$\mathbb{E}[\;X \;\mathbb{E}[X| \mathcal{A}]\;]=\mathbb{E}[\;\mathbb{E}[X\;| \mathcal{A}]^2\;]$?

Question

Let $X \in \mathcal{L}^2(\Omega,\mathcal{F},\mathbb{P})$ and $\mathcal{A} \subset \mathcal{F}$ be a sub-$\sigma$-algebra.
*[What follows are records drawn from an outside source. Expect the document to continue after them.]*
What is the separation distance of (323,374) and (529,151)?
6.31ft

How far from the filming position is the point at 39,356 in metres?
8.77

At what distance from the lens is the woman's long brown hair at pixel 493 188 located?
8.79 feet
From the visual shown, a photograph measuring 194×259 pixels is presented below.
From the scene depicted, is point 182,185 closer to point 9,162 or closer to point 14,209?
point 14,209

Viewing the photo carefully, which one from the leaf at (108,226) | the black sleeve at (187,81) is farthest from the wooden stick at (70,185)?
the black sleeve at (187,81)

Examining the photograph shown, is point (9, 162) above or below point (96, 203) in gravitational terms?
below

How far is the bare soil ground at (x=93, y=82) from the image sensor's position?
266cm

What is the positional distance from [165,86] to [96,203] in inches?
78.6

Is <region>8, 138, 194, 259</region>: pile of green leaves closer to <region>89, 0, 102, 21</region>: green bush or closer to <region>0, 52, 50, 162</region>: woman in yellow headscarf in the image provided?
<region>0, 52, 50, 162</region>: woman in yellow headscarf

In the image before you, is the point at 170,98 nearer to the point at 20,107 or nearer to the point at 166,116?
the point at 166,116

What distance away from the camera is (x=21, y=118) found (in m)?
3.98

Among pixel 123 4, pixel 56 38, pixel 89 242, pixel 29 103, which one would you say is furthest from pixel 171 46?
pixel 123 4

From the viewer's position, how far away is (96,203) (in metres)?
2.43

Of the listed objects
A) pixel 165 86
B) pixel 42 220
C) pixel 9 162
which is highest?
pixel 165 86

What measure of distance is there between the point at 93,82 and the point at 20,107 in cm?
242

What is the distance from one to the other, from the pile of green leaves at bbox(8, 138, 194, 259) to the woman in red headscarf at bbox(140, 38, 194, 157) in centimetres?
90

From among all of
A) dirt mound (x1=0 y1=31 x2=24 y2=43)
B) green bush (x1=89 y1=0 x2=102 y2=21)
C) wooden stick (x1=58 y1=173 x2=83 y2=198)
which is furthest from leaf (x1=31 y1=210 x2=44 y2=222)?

From the definition of the conditional expectation it follows that $\mathbb{E}[X]=\mathbb{E}[\mathbb{E}[X\;| \mathcal{A}]]$. But why do we obtain that even $$\mathbb{E}[\;X \;\mathbb{E}[X| \mathcal{A}]\;]=\mathbb{E}[\;\mathbb{E}[X\;| \mathcal{A}]^2\;]$$ holds?

Answer 1

$\mathbb{E}[\;X \;\mathbb{E}[X| \mathcal{A}]\;]=\mathbb{E}[ \xi]$ where $\xi = X \mathbb{E}[X| \mathcal{A}]$. Put $\eta = \mathbb{E}[X| \mathcal{A}]$. Then $\xi = \eta X$ and $E(\xi|A) = E( X \eta |A) = \eta E(X|A) = \eta \eta = \eta^2$, so $E(\xi|A) = \eta^2$ and $E (E(\xi|A)) = E\eta^2$. Thus $E \xi = E (E(\xi|A)) = E\eta^2$.

Answer 2

$$\newcommand\E{\mathbb E}\newcommand{\A}{\mathcal A} \E[\E[X\mid \A]^2]=\E[\color{blue}{\E[X\mid \A]}\cdot \E[X\mid \A]]=\E[\E[\color{blue}{\E[X\mid \A]}\cdot X\mid \A]]=\E[\E[X\mid A]\cdot X] $$ Step $2$ uses the fact that $\E[ZX\mid A]=Z\cdot E[X\mid A]$ whenever $Z\in \A$. Step $3$ uses the fact that $\E[\E[Y\mid \A]]=\E[Y]$.